═══ Records for the exercise
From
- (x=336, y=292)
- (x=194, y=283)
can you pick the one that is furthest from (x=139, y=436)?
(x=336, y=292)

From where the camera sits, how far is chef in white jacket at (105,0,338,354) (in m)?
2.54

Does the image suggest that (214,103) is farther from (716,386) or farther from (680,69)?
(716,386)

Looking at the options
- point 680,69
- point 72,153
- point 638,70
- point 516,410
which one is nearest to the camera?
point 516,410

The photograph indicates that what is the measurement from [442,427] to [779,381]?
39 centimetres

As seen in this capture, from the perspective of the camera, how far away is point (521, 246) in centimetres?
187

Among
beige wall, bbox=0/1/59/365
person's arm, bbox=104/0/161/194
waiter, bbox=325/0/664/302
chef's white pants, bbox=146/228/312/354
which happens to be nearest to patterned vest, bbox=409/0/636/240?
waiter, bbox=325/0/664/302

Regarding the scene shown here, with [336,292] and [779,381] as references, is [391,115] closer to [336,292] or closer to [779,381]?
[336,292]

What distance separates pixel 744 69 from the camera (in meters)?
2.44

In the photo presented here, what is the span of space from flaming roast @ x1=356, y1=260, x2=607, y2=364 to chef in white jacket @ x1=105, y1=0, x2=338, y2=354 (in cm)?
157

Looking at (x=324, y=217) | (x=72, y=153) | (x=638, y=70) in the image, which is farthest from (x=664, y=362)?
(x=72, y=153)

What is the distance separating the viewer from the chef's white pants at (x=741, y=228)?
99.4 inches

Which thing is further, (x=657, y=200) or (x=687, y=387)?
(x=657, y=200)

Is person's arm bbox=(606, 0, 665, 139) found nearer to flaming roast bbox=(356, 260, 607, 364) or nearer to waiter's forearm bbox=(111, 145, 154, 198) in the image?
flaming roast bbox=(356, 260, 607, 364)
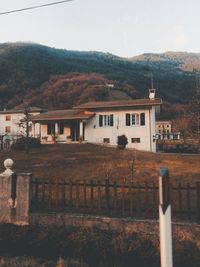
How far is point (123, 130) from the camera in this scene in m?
36.5

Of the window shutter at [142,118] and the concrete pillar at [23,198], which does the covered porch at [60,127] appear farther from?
the concrete pillar at [23,198]

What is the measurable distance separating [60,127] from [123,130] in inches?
377

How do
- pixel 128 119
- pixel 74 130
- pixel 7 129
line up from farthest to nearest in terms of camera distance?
pixel 7 129 → pixel 74 130 → pixel 128 119

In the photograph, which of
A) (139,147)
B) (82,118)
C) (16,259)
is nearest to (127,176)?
(16,259)

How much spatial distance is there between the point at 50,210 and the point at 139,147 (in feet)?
88.0

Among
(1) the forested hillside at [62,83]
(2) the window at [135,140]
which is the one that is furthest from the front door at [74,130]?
(1) the forested hillside at [62,83]

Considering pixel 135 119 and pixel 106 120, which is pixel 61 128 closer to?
pixel 106 120

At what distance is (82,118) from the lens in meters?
37.6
══════
Request: Please update the entries above by replacing "camera" with "lens" and changing nothing else. Leave the pictures out of your answer.

Result:
From
- (x=336, y=292)
- (x=194, y=283)
can you pick the one that is furthest from (x=139, y=436)?
(x=336, y=292)

From where the lens sits, how far is chef in white jacket at (105,0,338,354) (in m)?
2.54

Does the image suggest that (214,103) is farther from (716,386) or farther from (680,69)?
(716,386)

Looking at the options
- point 680,69
- point 72,153
- point 638,70
- point 516,410
which one is nearest to the lens?
point 516,410

The photograph indicates that what is the measurement from [442,427] to [779,381]?
39 centimetres

As seen in this capture, from the perspective of the lens, how far away is point (521, 246) in centimetres?
187

Among
beige wall, bbox=0/1/59/365
person's arm, bbox=104/0/161/194
waiter, bbox=325/0/664/302
chef's white pants, bbox=146/228/312/354
which happens to be nearest to patterned vest, bbox=409/0/636/240?
waiter, bbox=325/0/664/302

Regarding the scene shown here, with [336,292] and [779,381] as references, is [391,115] closer to [336,292] or closer to [779,381]?
[336,292]

What distance separates pixel 744 69 from the lens (in meters)?
2.44

In the photo presented here, what is the span of space from flaming roast @ x1=356, y1=260, x2=607, y2=364 to chef in white jacket @ x1=105, y1=0, x2=338, y2=354 (in cm)?
157

Looking at (x=324, y=217) | (x=72, y=153) | (x=638, y=70) in the image, which is farthest from (x=664, y=362)?
(x=72, y=153)

What is the distance separating the viewer from the chef's white pants at (x=741, y=228)?
99.4 inches

Which thing is further, (x=657, y=200) or (x=687, y=387)?
(x=657, y=200)

Is person's arm bbox=(606, 0, 665, 139) found nearer to flaming roast bbox=(356, 260, 607, 364) or nearer to waiter's forearm bbox=(111, 145, 154, 198) in the image?
flaming roast bbox=(356, 260, 607, 364)
How far is point (123, 130) from the lens in this scene in m?
36.5

Of the window shutter at [142,118] and the concrete pillar at [23,198], which does the covered porch at [60,127] appear farther from?
the concrete pillar at [23,198]

What is the measurable distance separating [60,127] from [123,130] in inches?
377

How do
- pixel 128 119
- pixel 74 130
- pixel 7 129
line up from farthest to nearest in terms of lens distance?
pixel 7 129 → pixel 74 130 → pixel 128 119

In the photograph, which of
A) (139,147)
B) (82,118)
C) (16,259)
is nearest to (127,176)?
(16,259)

How much spatial distance is there between the point at 50,210 and the point at 139,147 (in feet)?
88.0

Among
(1) the forested hillside at [62,83]
(2) the window at [135,140]
which is the one that is furthest from the front door at [74,130]?
(1) the forested hillside at [62,83]

Considering pixel 135 119 and pixel 106 120, which is pixel 61 128 closer to?
pixel 106 120

At what distance is (82,118) from the lens in meters?
37.6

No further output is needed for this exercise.